Chart reading data:
---------------

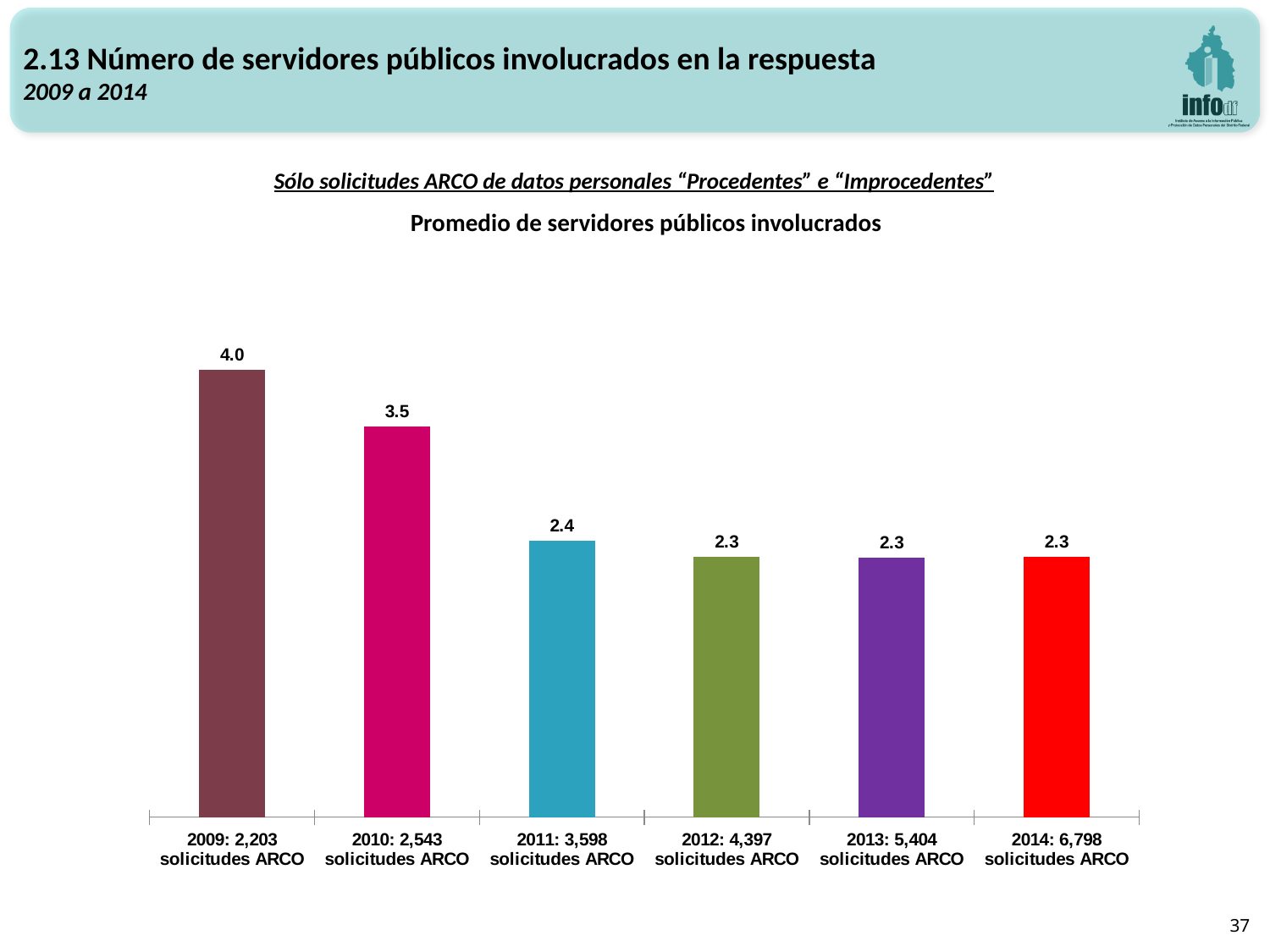
What is the difference between the values for 2009 and 2010? 0.5 What is the title shown above the chart? Promedio de servidores públicos involucrados How many years (bars) are shown in the chart? 6 What is the average number of public servants involved for 2011? 2.4 Do the values generally rise or fall from 2009 to 2014? Fall Which is larger, the value for 2010 or the value for 2012? 2010 Which year has the highest average number of public servants involved? 2009 What kind of chart is shown on the slide? Bar chart What is the average number of public servants involved for 2009? 4.0 What is the difference between the values for 2010 and 2011? 1.1 How many ARCO requests are indicated in the axis label for 2014? 6,798 What is the value shown for 2014? 2.3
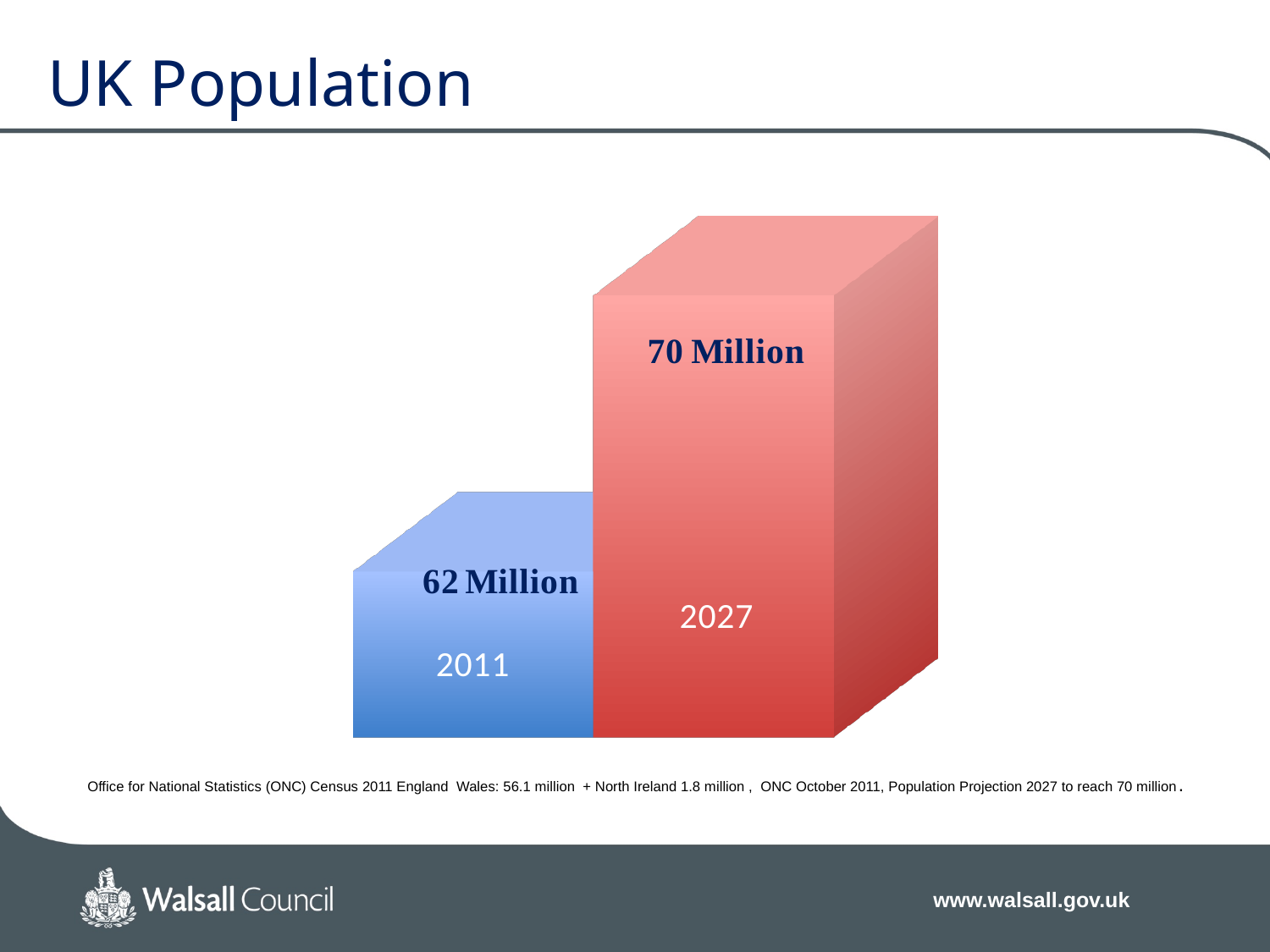
Which year has the higher population value on the chart? 2027 What is the UK population value shown for 2027? 70 Million What kind of chart is shown on the slide? bar chart How many bars are shown on the chart? 2 What colour is the bar for 2011? blue Which year has the lower population value on the chart? 2011 Is the population value for 2027 larger or smaller than the value for 2011? larger Does the population value rise or fall from 2011 to 2027? rise What is the UK population value shown for 2011? 62 Million What is the title of the slide containing the chart? UK Population What is the difference between the 2027 and 2011 population values? 8 Million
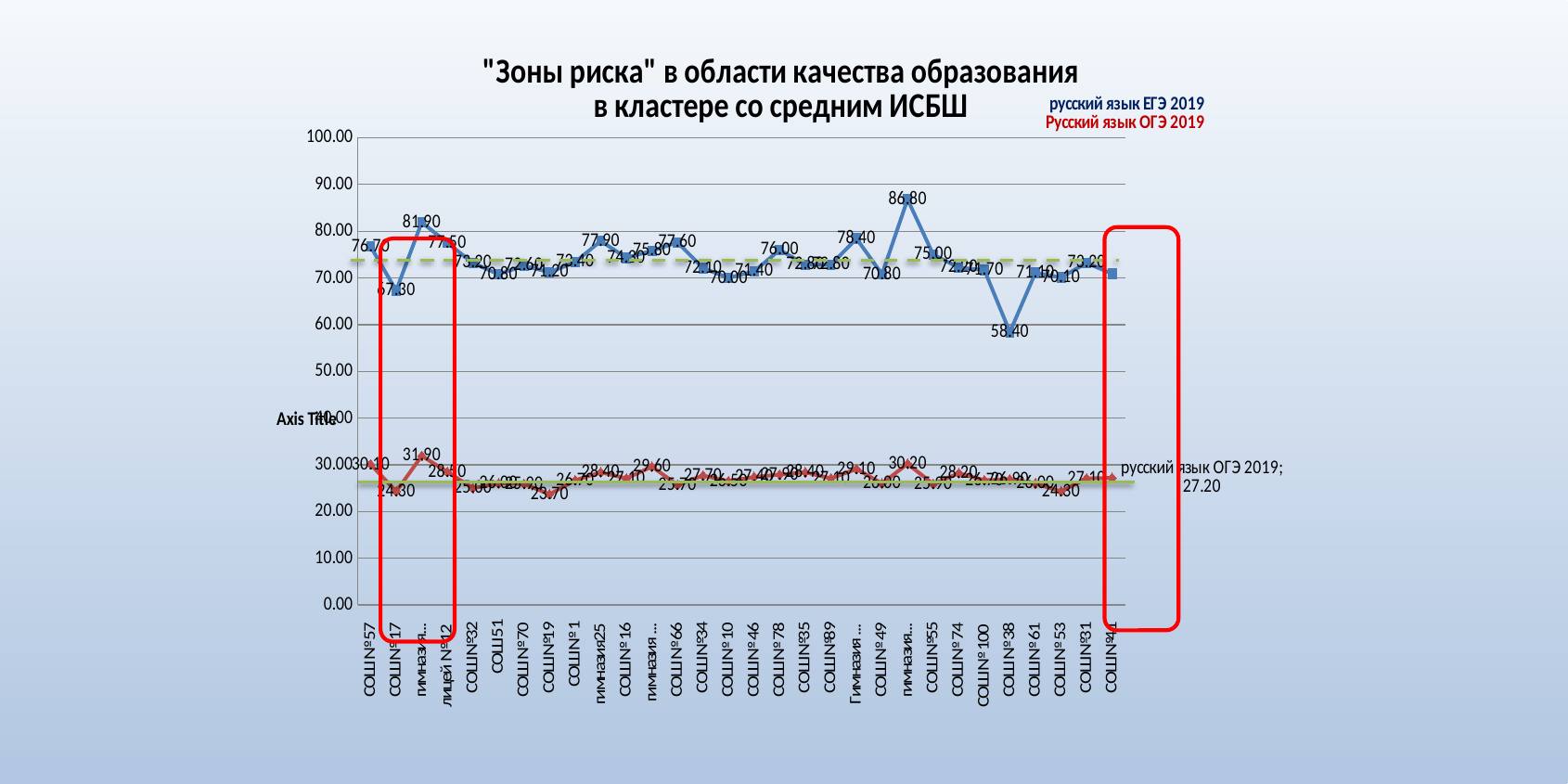
How many series does the legend list? 2 What is the difference between the русский язык ЕГЭ 2019 values for СОШ№57 and СОШ№17? 9.40 What is the value of the русский язык ЕГЭ 2019 series for СОШ№38? 58.40 What kind of chart is shown on the slide? line chart What is the value of the Русский язык ОГЭ 2019 series for СОШ№17? 24.30 Which school has the lowest value in the русский язык ЕГЭ 2019 series? СОШ№38 Is the русский язык ЕГЭ 2019 value for СОШ№38 greater or less than 60.00? less What is the value of the русский язык ЕГЭ 2019 series for СОШ№17? 67.30 Which has the larger русский язык ЕГЭ 2019 value, СОШ№17 or СОШ№38? СОШ№17 Is the Русский язык ОГЭ 2019 value for СОШ№57 greater or less than 40.00? less What is the value of the русский язык ЕГЭ 2019 series for СОШ№57? 76.70 What is the value of the Русский язык ОГЭ 2019 series for СОШ№4? 27.20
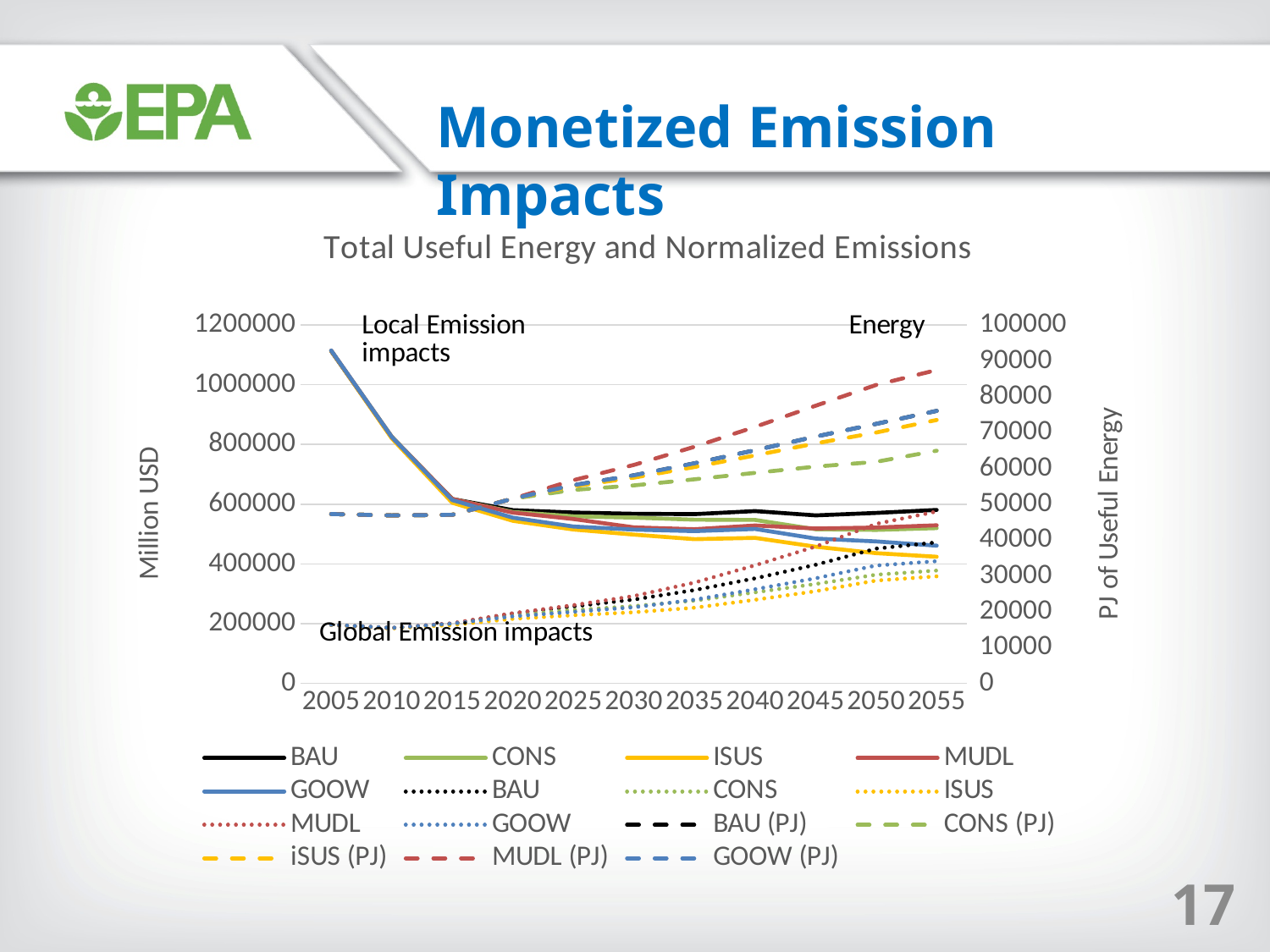
What is the title of the chart? Total Useful Energy and Normalized Emissions Which Energy (PJ) series is highest in 2055? MUDL (PJ) In 2055, which is larger among the solid Local Emission impacts lines: BAU or ISUS? BAU Which Energy (PJ) series is lowest in 2055? CONS (PJ) How many series does the legend list? 15 How many years are marked along the x axis? 11 What is the label of the left vertical axis? Million USD What kind of chart is shown on the slide? line chart Do the solid Local Emission impacts lines rise or fall from 2005 to 2055? fall Do the dotted Global Emission impacts lines rise or fall from 2005 to 2055? rise Is the value of the solid Local Emission impacts lines in 2005 greater or less than 1000000 Million USD? greater Do the dashed Energy (PJ) lines rise or fall from 2015 to 2055? rise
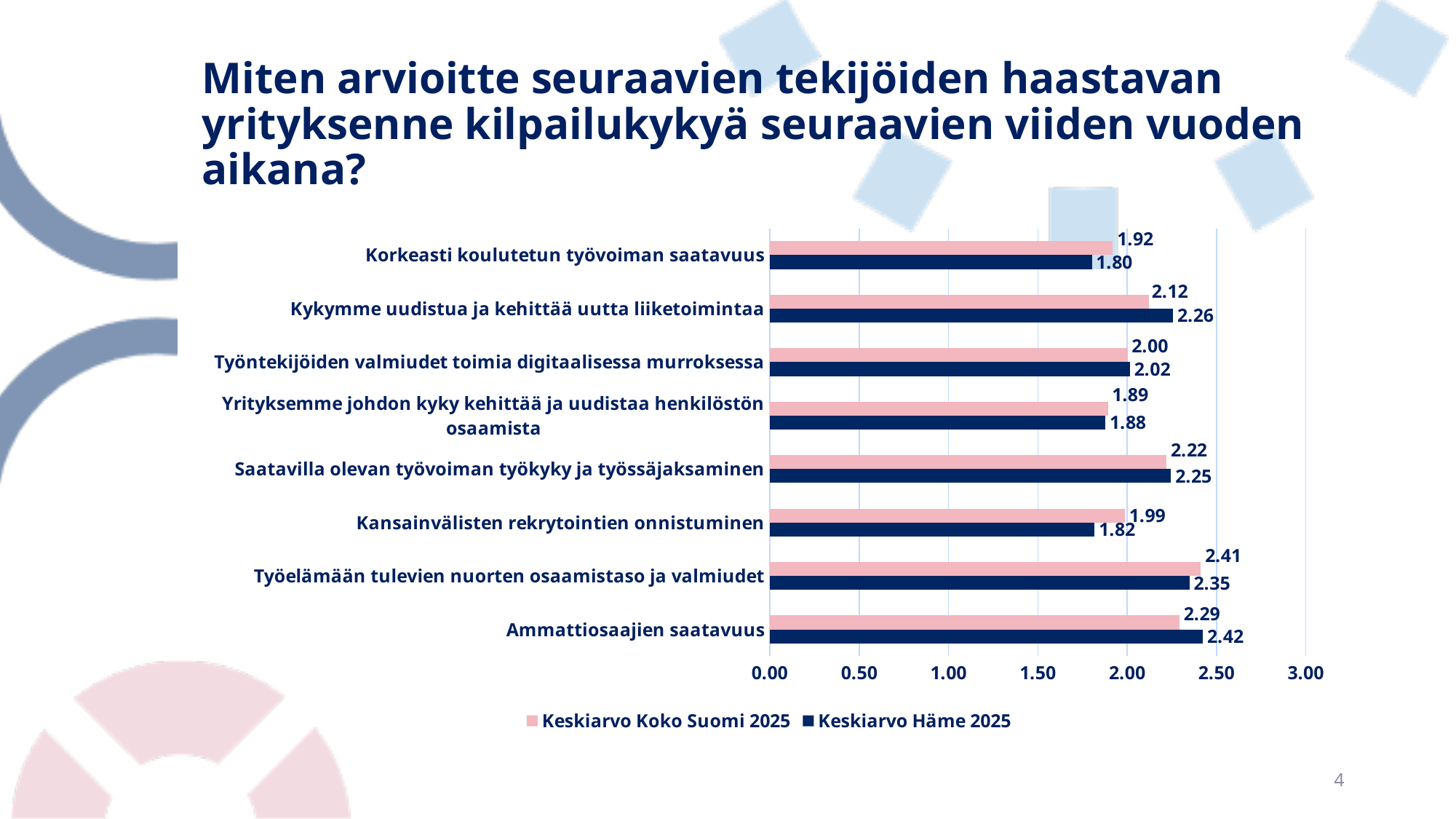
How many categories are shown in the chart? 8 What is the Keskiarvo Koko Suomi 2025 value for Ammattiosaajien saatavuus? 2.29 What is the difference between the Keskiarvo Koko Suomi 2025 and Keskiarvo Häme 2025 values for Kansainvälisten rekrytointien onnistuminen? 0.17 How many series does the legend list? 2 Which category has the highest Keskiarvo Koko Suomi 2025 value? Työelämään tulevien nuorten osaamistaso ja valmiudet Which category has the highest Keskiarvo Häme 2025 value? Ammattiosaajien saatavuus What is the difference between the Keskiarvo Häme 2025 and Keskiarvo Koko Suomi 2025 values for Ammattiosaajien saatavuus? 0.13 What is the Keskiarvo Häme 2025 value for Kansainvälisten rekrytointien onnistuminen? 1.82 Which category has the lowest Keskiarvo Häme 2025 value? Korkeasti koulutetun työvoiman saatavuus What is the Keskiarvo Häme 2025 value for Kykymme uudistua ja kehittää uutta liiketoimintaa? 2.26 For Korkeasti koulutetun työvoiman saatavuus, which series has the larger value: Keskiarvo Koko Suomi 2025 or Keskiarvo Häme 2025? Keskiarvo Koko Suomi 2025 What kind of chart is shown on the slide? Bar chart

---------------

What you should do: Extract every line above that contains the word "colour". Case counts.

Solved exercise:
Which year has the higher population value on the chart? 2027 What is the UK population value shown for 2027? 70 Million What kind of chart is shown on the slide? bar chart How many bars are shown on the chart? 2 What colour is the bar for 2011? blue Which year has the lower population value on the chart? 2011 Is the population value for 2027 larger or smaller than the value for 2011? larger Does the population value rise or fall from 2011 to 2027? rise What is the UK population value shown for 2011? 62 Million What is the title of the slide containing the chart? UK Population What is the difference between the 2027 and 2011 population values? 8 Million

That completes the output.